The Minister of State, Department of Health (Dawn Primarolo): It is hard to assess the risk posed by swine flu as the clinical picture remains unclear. There are some indications that the virus may cause only mild symptoms, and that, in some cases, people have recovered without antivirals. However, an overall prognosis for the impact of the virus is still difficult to determine at present and it is still too early for confident predictions about the possible severity of the flu in the United Kingdom.
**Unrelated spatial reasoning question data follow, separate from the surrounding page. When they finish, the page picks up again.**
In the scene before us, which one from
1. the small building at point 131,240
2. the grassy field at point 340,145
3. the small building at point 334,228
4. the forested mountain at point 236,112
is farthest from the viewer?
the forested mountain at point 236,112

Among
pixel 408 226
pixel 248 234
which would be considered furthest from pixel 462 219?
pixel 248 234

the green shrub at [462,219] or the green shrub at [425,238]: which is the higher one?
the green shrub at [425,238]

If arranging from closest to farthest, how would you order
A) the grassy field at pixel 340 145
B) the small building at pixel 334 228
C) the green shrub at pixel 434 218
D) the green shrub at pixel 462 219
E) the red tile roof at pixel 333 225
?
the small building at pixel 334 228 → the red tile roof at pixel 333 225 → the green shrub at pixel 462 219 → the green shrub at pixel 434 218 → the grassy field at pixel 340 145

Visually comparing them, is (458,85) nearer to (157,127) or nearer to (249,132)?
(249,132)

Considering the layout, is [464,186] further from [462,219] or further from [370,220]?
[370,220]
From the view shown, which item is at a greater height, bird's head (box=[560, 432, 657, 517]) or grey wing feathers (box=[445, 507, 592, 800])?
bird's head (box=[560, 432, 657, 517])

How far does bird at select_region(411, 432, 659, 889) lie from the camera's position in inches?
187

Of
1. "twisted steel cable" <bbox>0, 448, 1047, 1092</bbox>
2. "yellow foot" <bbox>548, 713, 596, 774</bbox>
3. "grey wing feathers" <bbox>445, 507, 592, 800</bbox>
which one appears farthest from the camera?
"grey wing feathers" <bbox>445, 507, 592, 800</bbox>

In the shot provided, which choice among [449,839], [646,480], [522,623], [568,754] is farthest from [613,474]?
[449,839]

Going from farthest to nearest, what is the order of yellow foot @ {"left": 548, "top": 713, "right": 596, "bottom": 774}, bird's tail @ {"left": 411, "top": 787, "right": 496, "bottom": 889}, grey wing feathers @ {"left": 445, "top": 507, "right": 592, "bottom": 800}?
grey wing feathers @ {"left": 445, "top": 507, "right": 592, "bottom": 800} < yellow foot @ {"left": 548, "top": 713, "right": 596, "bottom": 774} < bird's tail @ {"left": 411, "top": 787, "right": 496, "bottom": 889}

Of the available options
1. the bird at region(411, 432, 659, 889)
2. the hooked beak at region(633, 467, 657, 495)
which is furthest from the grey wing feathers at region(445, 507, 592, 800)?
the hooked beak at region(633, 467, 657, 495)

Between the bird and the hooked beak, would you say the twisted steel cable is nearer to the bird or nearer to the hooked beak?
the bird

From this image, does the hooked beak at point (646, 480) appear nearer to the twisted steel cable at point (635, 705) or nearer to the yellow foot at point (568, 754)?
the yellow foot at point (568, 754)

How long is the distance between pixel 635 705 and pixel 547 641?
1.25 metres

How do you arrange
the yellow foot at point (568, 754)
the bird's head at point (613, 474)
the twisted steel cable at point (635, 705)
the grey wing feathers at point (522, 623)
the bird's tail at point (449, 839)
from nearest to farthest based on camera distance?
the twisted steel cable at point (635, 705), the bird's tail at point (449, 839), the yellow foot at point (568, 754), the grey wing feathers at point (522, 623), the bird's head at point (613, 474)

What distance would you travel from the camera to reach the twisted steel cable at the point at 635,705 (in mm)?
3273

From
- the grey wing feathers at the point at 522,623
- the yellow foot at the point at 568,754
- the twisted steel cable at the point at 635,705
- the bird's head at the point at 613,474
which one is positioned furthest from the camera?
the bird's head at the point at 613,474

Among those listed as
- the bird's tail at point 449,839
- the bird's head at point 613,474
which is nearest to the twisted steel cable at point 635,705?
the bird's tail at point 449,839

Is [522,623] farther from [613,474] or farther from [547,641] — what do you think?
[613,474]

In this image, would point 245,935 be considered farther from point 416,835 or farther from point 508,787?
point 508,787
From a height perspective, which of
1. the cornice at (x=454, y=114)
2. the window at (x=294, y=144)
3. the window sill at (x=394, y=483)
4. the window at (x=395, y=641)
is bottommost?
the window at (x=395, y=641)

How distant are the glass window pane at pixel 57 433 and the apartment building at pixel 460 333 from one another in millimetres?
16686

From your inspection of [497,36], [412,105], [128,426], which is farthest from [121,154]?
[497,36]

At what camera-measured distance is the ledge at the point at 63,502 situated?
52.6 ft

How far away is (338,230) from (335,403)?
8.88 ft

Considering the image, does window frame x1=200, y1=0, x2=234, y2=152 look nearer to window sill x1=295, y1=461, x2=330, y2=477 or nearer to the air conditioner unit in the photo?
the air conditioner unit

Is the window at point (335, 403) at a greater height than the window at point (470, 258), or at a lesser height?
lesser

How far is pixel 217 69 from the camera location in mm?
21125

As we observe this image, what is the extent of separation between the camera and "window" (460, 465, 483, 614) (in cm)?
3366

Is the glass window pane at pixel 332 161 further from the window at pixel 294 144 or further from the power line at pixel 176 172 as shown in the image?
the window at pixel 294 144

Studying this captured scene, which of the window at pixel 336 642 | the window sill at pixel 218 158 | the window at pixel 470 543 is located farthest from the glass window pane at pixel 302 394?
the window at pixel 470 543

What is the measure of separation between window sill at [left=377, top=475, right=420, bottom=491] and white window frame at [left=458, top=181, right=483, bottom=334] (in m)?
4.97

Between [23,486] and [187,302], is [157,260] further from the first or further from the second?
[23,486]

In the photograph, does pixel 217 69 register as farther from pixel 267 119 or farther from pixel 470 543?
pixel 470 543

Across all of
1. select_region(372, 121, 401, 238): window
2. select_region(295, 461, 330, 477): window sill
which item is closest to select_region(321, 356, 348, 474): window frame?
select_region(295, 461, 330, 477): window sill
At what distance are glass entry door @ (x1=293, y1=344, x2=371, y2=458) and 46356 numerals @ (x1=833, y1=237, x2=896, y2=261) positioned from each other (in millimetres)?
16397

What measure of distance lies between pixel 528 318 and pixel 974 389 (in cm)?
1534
Dr. Palmer: I am grateful to my right hon. Friend for that reply. I read with great interest the brochure that the Department circulated, and it is helpful. However, I am sure that my right hon. Friend agrees that there is some difficulty with the substantial overlap between the symptoms of normal flu and those of swine flu. What would she recommend that my constituents do if they seem to have a severe case of what may well be normal flu? Should they go to their GP, ring a helpline or wait and see?
Dawn Primarolo: What I would say to my hon. Friend and, in particular, to anybody who has been following the media coverage is that either there has to be contact with somebody who has travelled to Mexico or the person affected has to have travelled to Mexico. They should then phone for advice, from either their GP, NHS Direct or the flu service line.
David Tredinnick (Bosworth) (Con): Earlier the Secretary of State said that the isolate had been identified and he spoke about the work of Potters Bar on the vaccine. What international co-operation has there been between the Department and other countries, or are we at risk of seeing vaccines being almost completed in countries around the world, yet without any proper understanding between them?
Dawn Primarolo: I can assure the hon. Gentleman that we are co-operating with our European neighbours, the World Health Organisation and the United States. That information is shared, because the isolation of the virus in the UK, for instance, is the isolation of the virus that happens to be in the UK, and it is compared with the isolates of the virus in, for instance, the United States. There is international co-operation to ensure that the development of a vaccine, if that is possible, is shared equally on a world basis.
Mr. Andrew Lansley (South Cambridgeshire) (Con): The right hon. Lady will know that, through its modelling, which has been published in the journal Science, the Imperial College team has said, albeit with great uncertainty at this stage, that the information points to a pandemic, potentially at the lowest end of the scenarios that we have discussed for a number of years in the contingency plan. That would imply something in the order of one quarter more of the population being affected, with perhaps four in 100 people affected being hospitalised and perhaps four in 1,000 people affected dying. Given that, will the right hon. Lady confirm that we need to continue the counter-measures against the virus, in order to seek to contain it, and, in particular, that we will maintain post-exposure prophylaxis until such time as the virus is spread in the community and that we will pursue household prophylaxis thereafter?
Dawn Primarolo: I am grateful to the hon. Gentleman, because I know that he and my right hon. Friend the Secretary of State have been able to speak about the issue a number of times. I would like to confirm to him what the Secretary of State has already said about containment beforeand ifthe flu moves to sustained person-to-person transmission across communities. I absolutely confirm to the hon. Gentleman, particularly given that the World Health Organisation is at phase 5, that we will continue that planning until we have a much better understanding of the virus. We would then be able to share the details of that planning with him, including what steps should be taken after that. It is crucial that we continue to share that information.